読書記録2022⑥愛の夢とか
川上未映子さんの
“愛の夢とか”
本当は勉強とか就活関連とか、他に優先順位の高いものが山積みになっていることは分かりつつも、それを横目に見ながら「今日はだめだ、何か違う」と起きた時に思った心に嘘をつくまいと、悩みに悩んで読み始めた。ちなみに他に読み途中の本は何冊かあるがそちらにも目を瞑っている。
結果、約3.5時間で読破。
短編集とあったため軽い気持ちで読み始めたが、軽く読み終わるのは一つ目の物語だけだった。他はそれほど短編ではなく、中編(とは?)という私的印象だった。
しかしやはり、川上未映子さんの紡ぐ言葉は美しいし、素敵だなと感じる。簡単な漢字もあえてひらがなだったり。そこで文章を短く区切るのではなく、ながーい一文にすることで心情を表現していたり。やっぱりすげぇわプロって。と思う。
以前読んだ“ヘヴン”とか、川上未映子さんの作品には命を考えさせられることが多いけど、今回もまた同様だった。特に最後の「十三月怪談」では失われてしまう命やその大切な人のことをとても考えさせられた。
本当はバイトだった1日。バイトがなくなり勉強しようと予定していたが変更して“愛の夢とか”を読み始めた1日。偶然なのか、必然なのか、去年の今日はじいちゃんが亡くなった日だった。

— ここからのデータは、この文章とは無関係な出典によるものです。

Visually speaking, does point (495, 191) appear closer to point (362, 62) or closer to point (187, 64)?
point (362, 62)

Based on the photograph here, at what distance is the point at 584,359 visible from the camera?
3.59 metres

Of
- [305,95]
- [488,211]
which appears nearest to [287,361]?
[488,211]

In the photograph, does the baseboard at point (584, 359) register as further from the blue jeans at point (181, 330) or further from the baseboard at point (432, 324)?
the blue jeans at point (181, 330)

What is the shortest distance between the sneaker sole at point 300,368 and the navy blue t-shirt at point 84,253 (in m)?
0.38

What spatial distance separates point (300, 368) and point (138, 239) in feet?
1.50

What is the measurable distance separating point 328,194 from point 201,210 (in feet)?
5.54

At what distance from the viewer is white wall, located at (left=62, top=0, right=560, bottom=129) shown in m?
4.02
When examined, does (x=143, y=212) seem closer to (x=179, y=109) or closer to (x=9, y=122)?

奥さんが亡くなってしまう話を読んで、じいちゃんが亡くなった時のことを思いだした。亡くなってからすぐ、あれもこれもと忙しそうに身の回りをばあちゃんは片付けていた。あの時は「またばあちゃん、いつものように常に忙しくしていたい性なのか」と思っていたが、今思い返してみると、長年連れ添った夫が突然いなくなってしまった、その面影を感じ取ることも辛かったのかもしれない。孫の私でさえ、こうして時々思い出しては涙を流しているのに、ばあちゃんは今何を思っているのだろうか。近くにいても、分かっているようで分かっていないものだ。次帰った時には、じっくりばあちゃんとお話しする時間を無理矢理でも作ろう。私だってばあちゃんだって、いつ死ぬか分からない。話せる時に私の知らないことを私の何倍も長く生きているばあちゃんに聞いておこう。
と綴りながら、私は今「愛の夢」を聴いている。